I was seven years old when mom took me to Japan. It was 1967, and she had been living in Los Angeles since marrying my father in ’58.
Hiroshima looked like any city to me. When I asked why she was crying, she said she was just happy to be home. We drove out to a small hillside town. Dirt lanes, limited electricity, no street lamps. The night sky sagged like a starry cloth between the rooftops. Rice paper door panels floated ahead of us like radioactive moths.

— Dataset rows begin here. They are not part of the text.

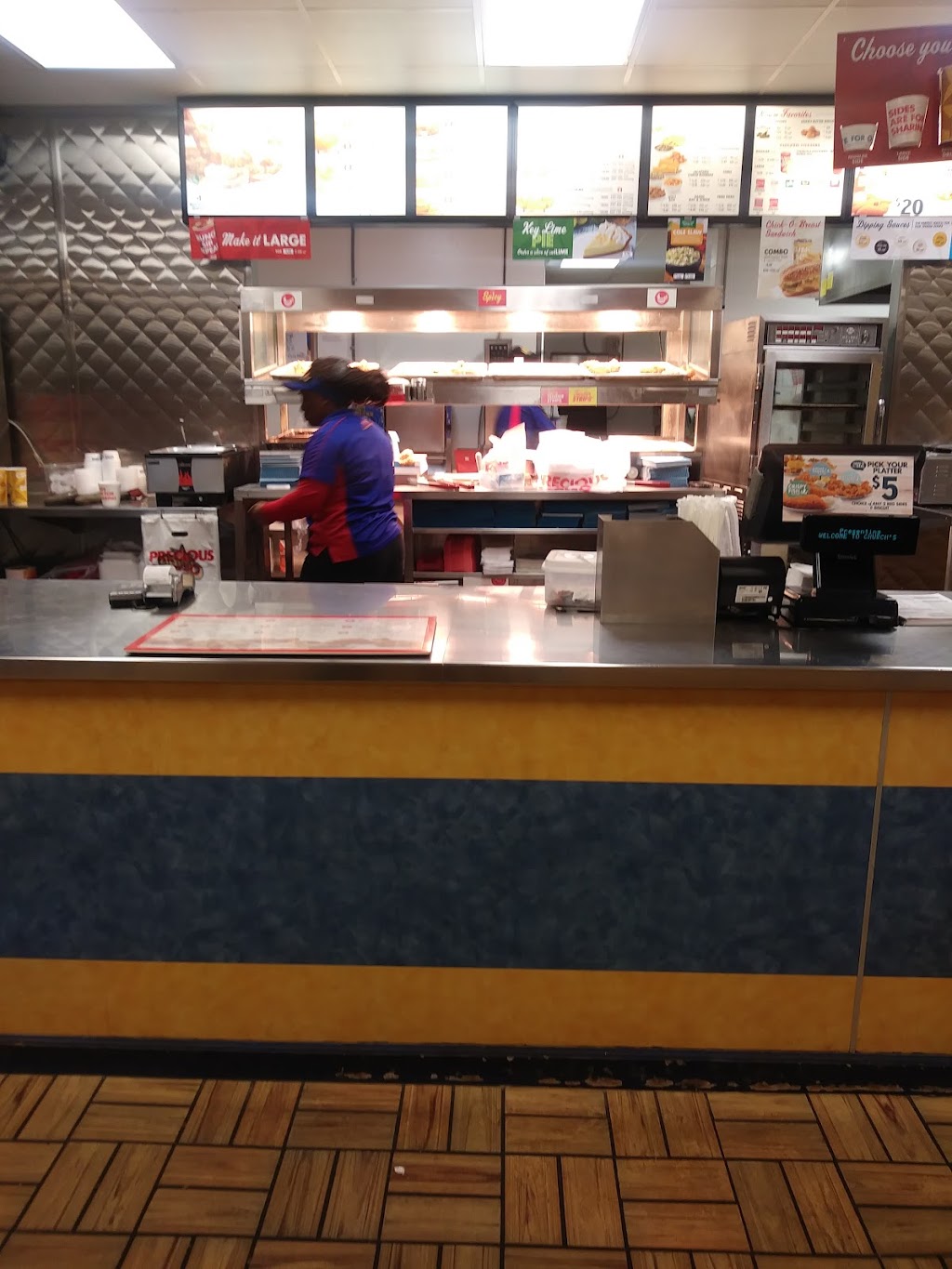 Churchs Texas Chicken | restaurant | 1290 W Front St, Thomasville, AL 36784, USA | 3346368182 OR +1 334-636-8182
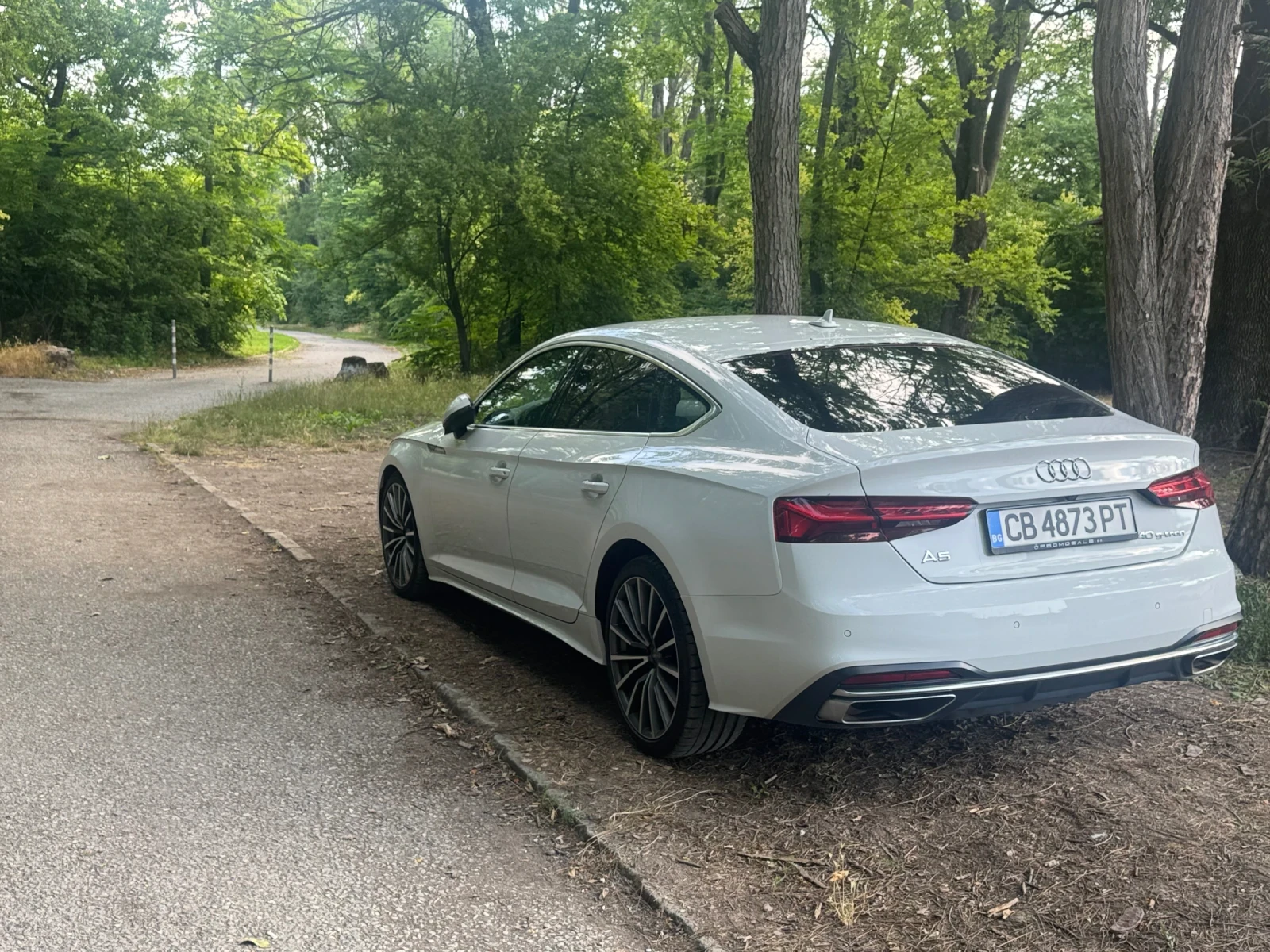 Audi A5 40 g tron, снимка 8 - Автомобили и джипове - 54268813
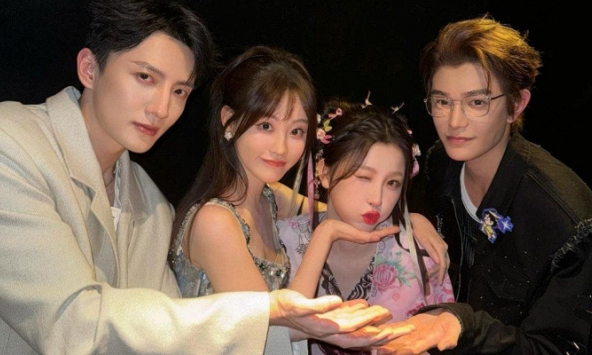 4 diễn viên 'Vĩnh dạ tinh hà' lại hợp tác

We found my aunt’s house, left our shoes and suitcases by the door, and followed my uncle to a room in back. The room was empty, except for a table-top shrine shaped like a clay temple: bowl of rice, stone, candles, strips of paper folded into zigzag patterns like lightning bolts, and a photo of my grandfather. He stared at me, a stout Japanese man in a black shirt, black tie, short black hair, thick black glasses and somber black eyes, all offset by a hint of a smile, as if life had been hard but death didn’t mean a thing.
My uncle left us, sliding the door shut. The other three walls were bare planks, with a second door leading to the backyard. Cold air breathed through a large knot hole near the shrine. A dog barked outside.
My mother knelt. I knelt beside her. The tatami mat pressed like concrete into my knees. I tried to pray but I had never met my grandfather. I tried to force tears out of my eyes but all I could think about was the dog outside.
I blinked and slumped sideways, my cheek resting against the warmth of my mother’s arm. The candles smelled like the cooking oil Nana used back in California. The flame brightened and we were sitting around the dining room table, manicotti and lasagne, Coca Cola and homemade wine, mom so quiet, startled by the cultural shock waves, dad’s arm around her, Papa saying Here, have a sip, tilting a glass until the bitter liquid made me gag and everyone laughed and my face flushed so bright Nana offered me the first spoonful of tiramisu, the sweetness ballooning in my mouth—
My mother shook me awake, but when I looked up I saw she hadn’t meant to wake me. She was crying, body trembling, hands folded like complex origami over her face. I tried to pull her hands down, to look into the mystery of her tears. She shook her head.
The dog barked again. I slid the backdoor open, squeezed outside, slid the door shut. In the dark, the dog looked big as a bear. I held out a hand. He tapped his wet nose to my palm, then walked round and round me like a herd of soft animals. I clawed my fingers through his fur.
The golden knot hole floated in the night. I walked along the wall and craned up on tip toes. My mother looked smaller, kneeling there by the shrine, head bowed, hands folded in her lap, eyes closed and wet. The view swayed like a spyglass, like I was standing on the deck of a ship, gazing across the ocean to a new world where mothers became children again and cried for their fathers.
Something terrible began to open in my heart, but the dog nudged my hand. We chased each other around the small yard, laughing and barking.